Relational databases are structured and have limitations when required to handle unstructured and big data. In relational databases, because of normalization, data is spread across multiple tables and expensive join operation is required to integrate data. Due to limitations of relational databases, most of the leading organizations are migrating toward NoSQL. NoSQL databases are well suited for the large volume, reliable and high availability web applications. Scale out approach and performance favors NoSQL.

This chapter tends to explore comparative study of Relational and NoSQL databases, classification of NoSQL databases, case study, popular approaches for migration and some of the key issues and challenges in migrating from Relational to NoSQL databases. The chapter is useful for students and researchers to investigate migration strategies for migrating from Relational to NoSQL databases. Smart city applications collect massive amount of data from various types of IoT sensors, engines, and people. Most of the data generated are heterogeneous in nature. However, this data need to be integrated with legacy applications based on SQL. Some of these applications also require migration to NoSQL for improved performance and fault tolerance. This paper addresses challenges of working in hybrid environments and migration issues from SQL to NoSQL databases.

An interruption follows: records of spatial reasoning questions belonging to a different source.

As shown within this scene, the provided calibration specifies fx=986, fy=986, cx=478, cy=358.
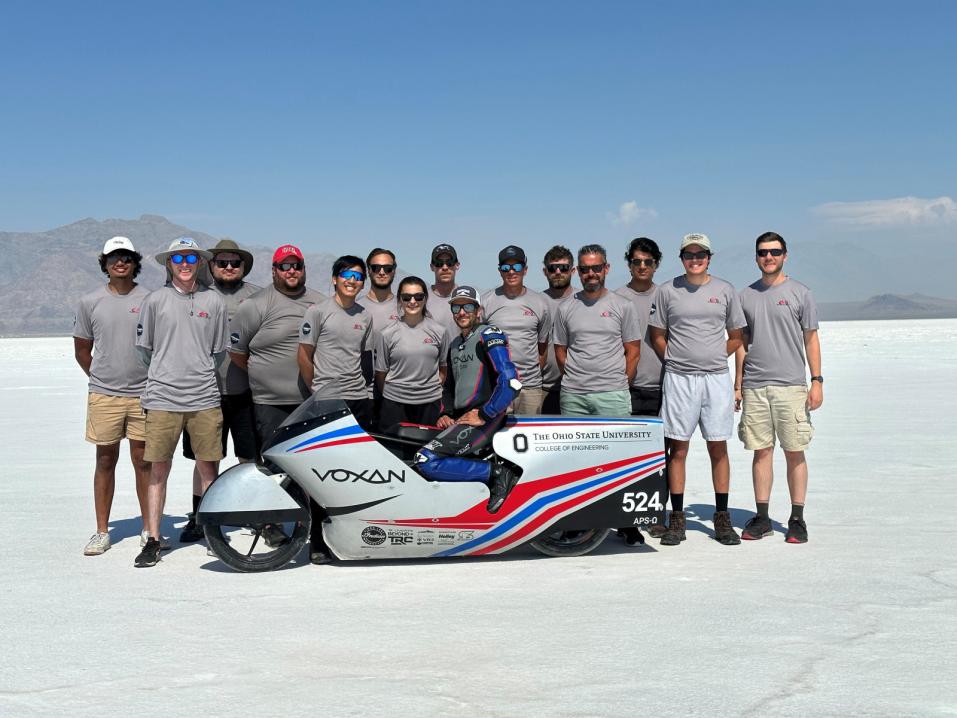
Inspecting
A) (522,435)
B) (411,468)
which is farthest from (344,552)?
(522,435)

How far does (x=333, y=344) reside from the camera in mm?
7125

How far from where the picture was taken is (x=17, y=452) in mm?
12508

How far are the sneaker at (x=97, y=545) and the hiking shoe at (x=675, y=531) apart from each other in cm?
400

Key research issues and challenges in migrating from relational to NoSQL include model transformation, data migration, schema conversion, application integration, strategies related to perform join in different scenario, use of indexes, storage issues. In model transformation, we need to consider how to make compromise among performance and data redundancy while transforming the schema. Moreover, various applications may require different strategies at model transformation. Semi-automatic strategies requiring manual intervention are required to tweak the model after it is transformed so as to exactly suit the application requirements. We need to think about how to minimize the cost and maximize the performance when performing join operations. It is evident that different applications and scenarios may require different strategies in performing join during migration process. There may be a variety of scenario, for each of these, strategy needs to be defined. Indexes are the important performance factor in any database and are therefore crucial for schema design. So while migrating toward NoSQL, strategies regarding which type of index can be used are a vital consideration. On the basis of key issues and challenges addressed in this chapter, strategies for migration from relational to NoSQL for the potential applications of NoSQL databases can be proposed. A fully automatic methodology is proposed and under development using machine learning techniques, which will be based on keeping history data of past manual interventions and selecting one of the best interventions on the basis of application and database parameters. Massive growth is likely in the area of NoSQL over cloud because of initiatives like smart City, smart society however, these applications required integration with legacy applications built over SQL. Thus need for migration as well as bridges for connection leading to requirements of our research area.